I went to my G.P about this several times but there wasn’t much we could do except send me to a dietitian but at this point it was an unhealthy relationship with food and not a diagnosed eating disorder.  I was part of psychiatric care and I told them about my issues with food, but because I didn’t vomit or take laxatives there was no help at all for me.  I find this disgraceful but I guess there are only so many services they can offer.  This is when I went to Action Mental Health and they helped me and recommended Life Therapies in Belfast.  I saw them privately for a year.  I was expensive but it was worth it.  I learnt a lot and I really developed as a person.  My advice, is if you can afford it, go to see a specialist in eating disorders as you will learn a lot.  If you can’t then look at charity’s and get some support.  You cannot do this alone!

I am still battling an eating disorder which is tough.  I had been doing really well in the mind-set for a good 8 months but now I have had physical illness happen and it’s kind of triggered my disorder again.  In this space of time I lost 5 stone but I have gained it all again and this is the nature of someone with disordered eating.

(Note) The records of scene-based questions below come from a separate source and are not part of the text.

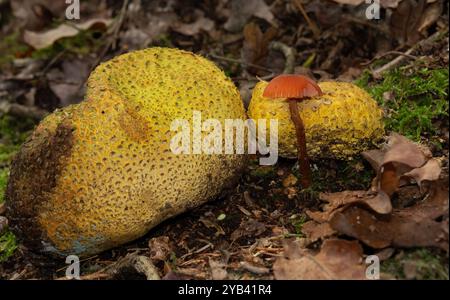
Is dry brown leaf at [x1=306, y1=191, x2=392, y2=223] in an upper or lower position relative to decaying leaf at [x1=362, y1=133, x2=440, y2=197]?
lower

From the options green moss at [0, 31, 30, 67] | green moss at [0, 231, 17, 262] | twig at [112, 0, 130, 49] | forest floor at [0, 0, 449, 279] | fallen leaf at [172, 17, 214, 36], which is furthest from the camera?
green moss at [0, 31, 30, 67]

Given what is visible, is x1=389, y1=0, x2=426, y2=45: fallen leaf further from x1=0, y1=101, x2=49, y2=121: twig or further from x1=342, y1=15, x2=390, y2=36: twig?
x1=0, y1=101, x2=49, y2=121: twig

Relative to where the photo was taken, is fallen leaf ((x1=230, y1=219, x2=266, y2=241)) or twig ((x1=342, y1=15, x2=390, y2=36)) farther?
twig ((x1=342, y1=15, x2=390, y2=36))

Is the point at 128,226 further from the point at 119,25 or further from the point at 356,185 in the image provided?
the point at 119,25

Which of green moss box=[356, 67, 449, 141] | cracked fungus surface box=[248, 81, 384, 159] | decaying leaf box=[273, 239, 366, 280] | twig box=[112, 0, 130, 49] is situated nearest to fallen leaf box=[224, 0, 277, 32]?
twig box=[112, 0, 130, 49]

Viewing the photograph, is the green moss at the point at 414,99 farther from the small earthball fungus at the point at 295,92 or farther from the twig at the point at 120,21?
the twig at the point at 120,21

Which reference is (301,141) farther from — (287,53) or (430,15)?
(287,53)
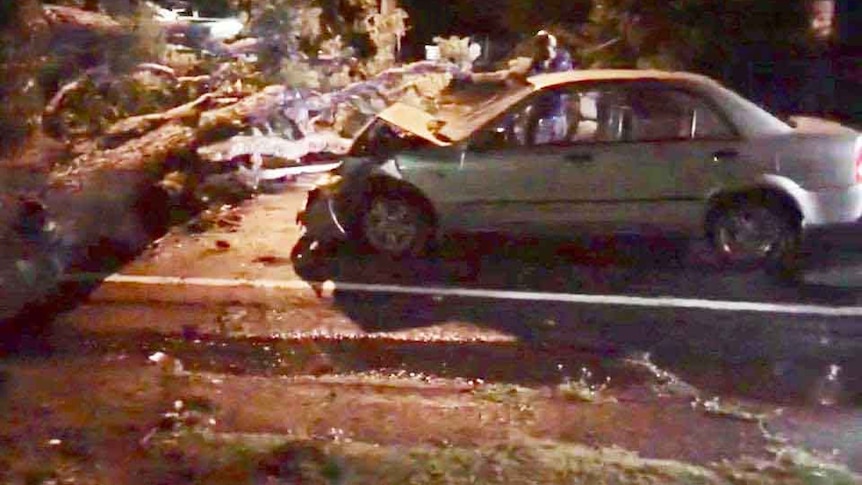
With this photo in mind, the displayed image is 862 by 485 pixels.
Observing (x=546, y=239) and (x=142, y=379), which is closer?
(x=142, y=379)

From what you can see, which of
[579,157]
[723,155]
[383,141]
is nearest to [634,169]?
[579,157]

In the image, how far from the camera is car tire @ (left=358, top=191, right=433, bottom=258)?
35.2ft

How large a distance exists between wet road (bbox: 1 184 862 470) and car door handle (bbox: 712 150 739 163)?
2.86 ft

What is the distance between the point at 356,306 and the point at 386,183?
4.32ft

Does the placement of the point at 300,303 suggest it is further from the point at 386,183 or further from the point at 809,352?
the point at 809,352

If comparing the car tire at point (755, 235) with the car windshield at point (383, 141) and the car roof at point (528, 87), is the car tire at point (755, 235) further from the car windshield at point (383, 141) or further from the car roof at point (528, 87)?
the car windshield at point (383, 141)

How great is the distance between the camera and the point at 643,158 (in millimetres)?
10219

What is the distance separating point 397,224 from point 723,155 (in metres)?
2.48

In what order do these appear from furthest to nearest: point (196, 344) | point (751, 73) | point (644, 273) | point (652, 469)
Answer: point (751, 73)
point (644, 273)
point (196, 344)
point (652, 469)

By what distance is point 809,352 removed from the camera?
849 cm

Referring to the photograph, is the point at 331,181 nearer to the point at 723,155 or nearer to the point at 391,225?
the point at 391,225

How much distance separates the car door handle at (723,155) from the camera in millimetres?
10125

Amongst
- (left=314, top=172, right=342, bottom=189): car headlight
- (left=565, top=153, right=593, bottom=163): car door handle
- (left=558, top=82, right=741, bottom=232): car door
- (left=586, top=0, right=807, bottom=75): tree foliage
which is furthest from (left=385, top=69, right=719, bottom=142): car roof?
(left=586, top=0, right=807, bottom=75): tree foliage

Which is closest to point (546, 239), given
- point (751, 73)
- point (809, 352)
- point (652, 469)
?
point (809, 352)
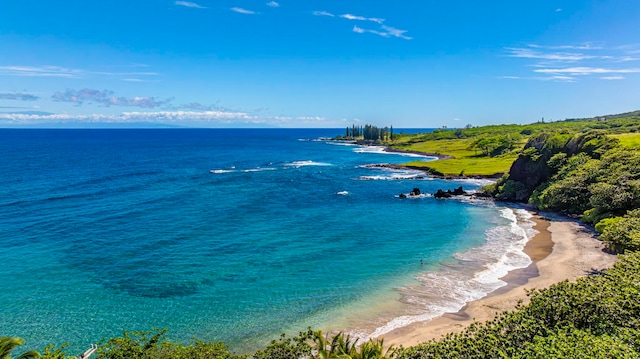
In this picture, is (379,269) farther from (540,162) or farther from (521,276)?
(540,162)

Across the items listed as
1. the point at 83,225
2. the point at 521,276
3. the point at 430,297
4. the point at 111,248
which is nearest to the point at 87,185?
the point at 83,225

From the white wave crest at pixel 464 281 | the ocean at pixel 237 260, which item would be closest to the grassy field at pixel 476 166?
the ocean at pixel 237 260

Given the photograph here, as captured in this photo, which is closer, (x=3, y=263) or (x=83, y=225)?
(x=3, y=263)

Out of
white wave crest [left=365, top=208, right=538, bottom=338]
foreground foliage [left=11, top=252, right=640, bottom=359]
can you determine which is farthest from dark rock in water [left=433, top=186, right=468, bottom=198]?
foreground foliage [left=11, top=252, right=640, bottom=359]

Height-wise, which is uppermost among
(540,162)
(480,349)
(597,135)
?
(597,135)

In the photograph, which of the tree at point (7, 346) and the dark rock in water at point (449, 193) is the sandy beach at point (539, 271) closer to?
the tree at point (7, 346)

I think the best advice I could give anyone is to learn to love yourself and don’t judge yourself on how you think you may look, or by what others may say.  People are too quick to judge someone on how they look.  Learn to connect your thoughts and feelings and learn why you do certain things, learn to eat when you are hungry and really think about what you’re eating and how nourishing it is for your body.  Food is Medicine! Do not Diet!  Do not restrict yourself!  Once you learn to do this you can then learn a healthier way to eat but also by enjoying food.

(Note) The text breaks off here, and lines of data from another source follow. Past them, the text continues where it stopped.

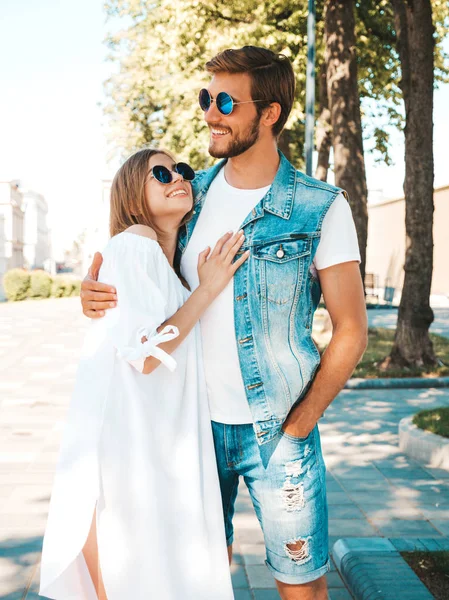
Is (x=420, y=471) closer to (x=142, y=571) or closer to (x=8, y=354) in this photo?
(x=142, y=571)

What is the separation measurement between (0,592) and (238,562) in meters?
1.29

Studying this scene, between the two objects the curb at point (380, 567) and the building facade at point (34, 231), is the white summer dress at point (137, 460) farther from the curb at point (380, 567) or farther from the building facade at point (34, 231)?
the building facade at point (34, 231)

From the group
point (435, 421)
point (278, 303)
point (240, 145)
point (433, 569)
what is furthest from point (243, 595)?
point (435, 421)

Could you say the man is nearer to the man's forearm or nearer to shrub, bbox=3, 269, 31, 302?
the man's forearm

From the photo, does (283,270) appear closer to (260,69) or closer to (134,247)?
(134,247)

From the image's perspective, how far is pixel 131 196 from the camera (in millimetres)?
2555

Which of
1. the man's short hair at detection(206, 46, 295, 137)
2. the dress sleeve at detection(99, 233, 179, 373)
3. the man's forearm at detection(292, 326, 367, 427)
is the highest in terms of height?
the man's short hair at detection(206, 46, 295, 137)

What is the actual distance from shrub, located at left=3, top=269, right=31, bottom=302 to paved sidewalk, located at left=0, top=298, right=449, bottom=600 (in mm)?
24497

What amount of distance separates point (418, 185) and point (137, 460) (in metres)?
8.62

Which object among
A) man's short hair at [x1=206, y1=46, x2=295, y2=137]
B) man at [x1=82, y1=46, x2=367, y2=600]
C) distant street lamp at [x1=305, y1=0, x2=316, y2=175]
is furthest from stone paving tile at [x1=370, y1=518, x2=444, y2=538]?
distant street lamp at [x1=305, y1=0, x2=316, y2=175]

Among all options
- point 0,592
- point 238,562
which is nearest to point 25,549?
point 0,592

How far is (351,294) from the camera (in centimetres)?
235

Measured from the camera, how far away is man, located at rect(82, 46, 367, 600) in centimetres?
237

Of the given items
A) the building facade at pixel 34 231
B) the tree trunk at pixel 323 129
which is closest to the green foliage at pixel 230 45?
the tree trunk at pixel 323 129
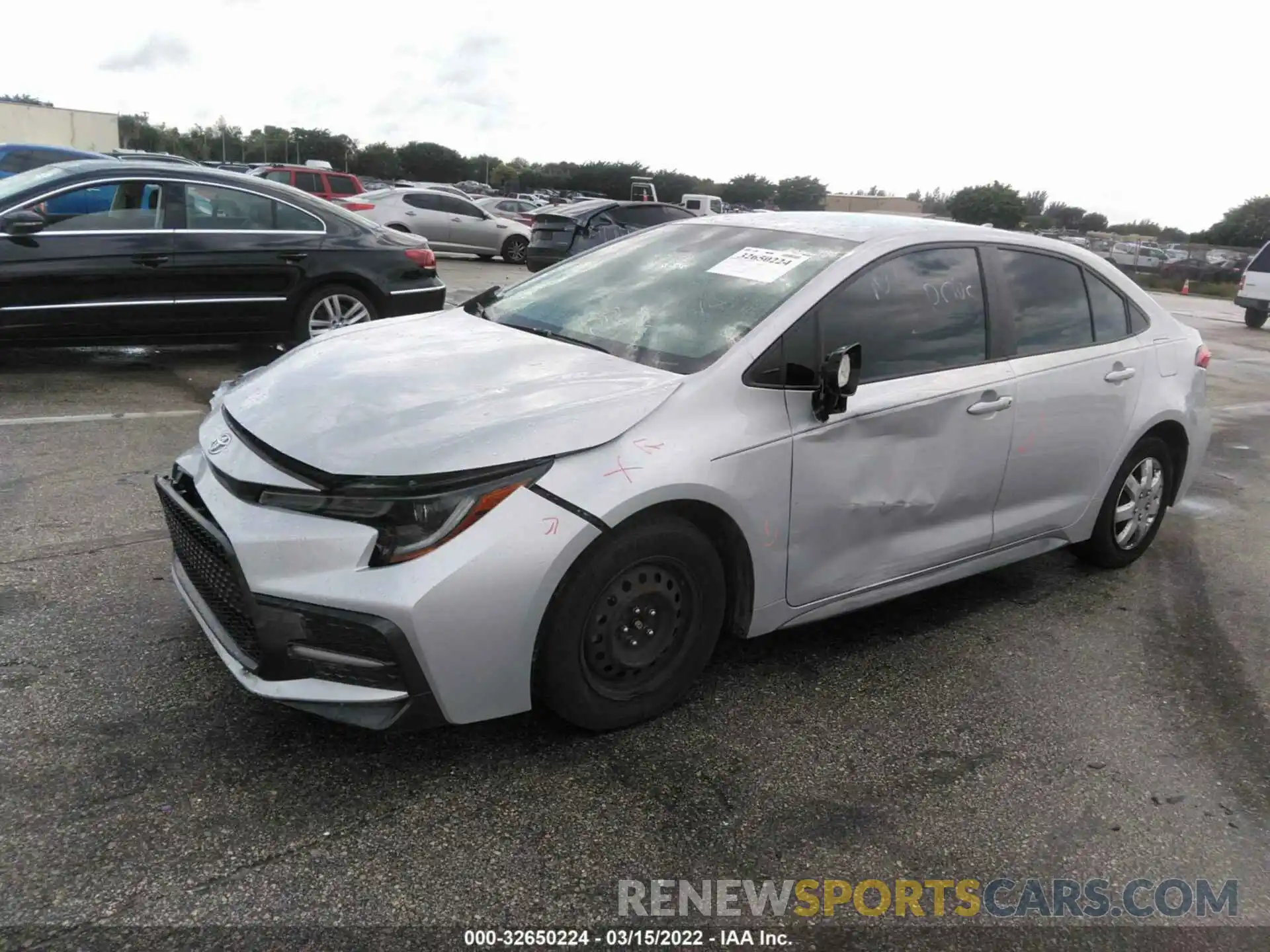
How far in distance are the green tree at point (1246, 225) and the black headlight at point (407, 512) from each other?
2616 inches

One thing I would love people to do is think before they speak or think how it may affect that person.  You just don’t know what people are going through in their heads or what they are battling.  Why should anyone comment on how someone looks?  This applies to thin people too.  I know a lot of people who hate being told they are too skinny, so it’s all one side of the same coin, so to speak.  Another thing is to stop body shaming!

Speak to someone you trust, and if you find that too hard then speak to a charity organisation like Action Mental Health as they will totally understand you and sometimes speaking to someone you don’t know is easier.  We can all develop eating disorders regardless of age and gender.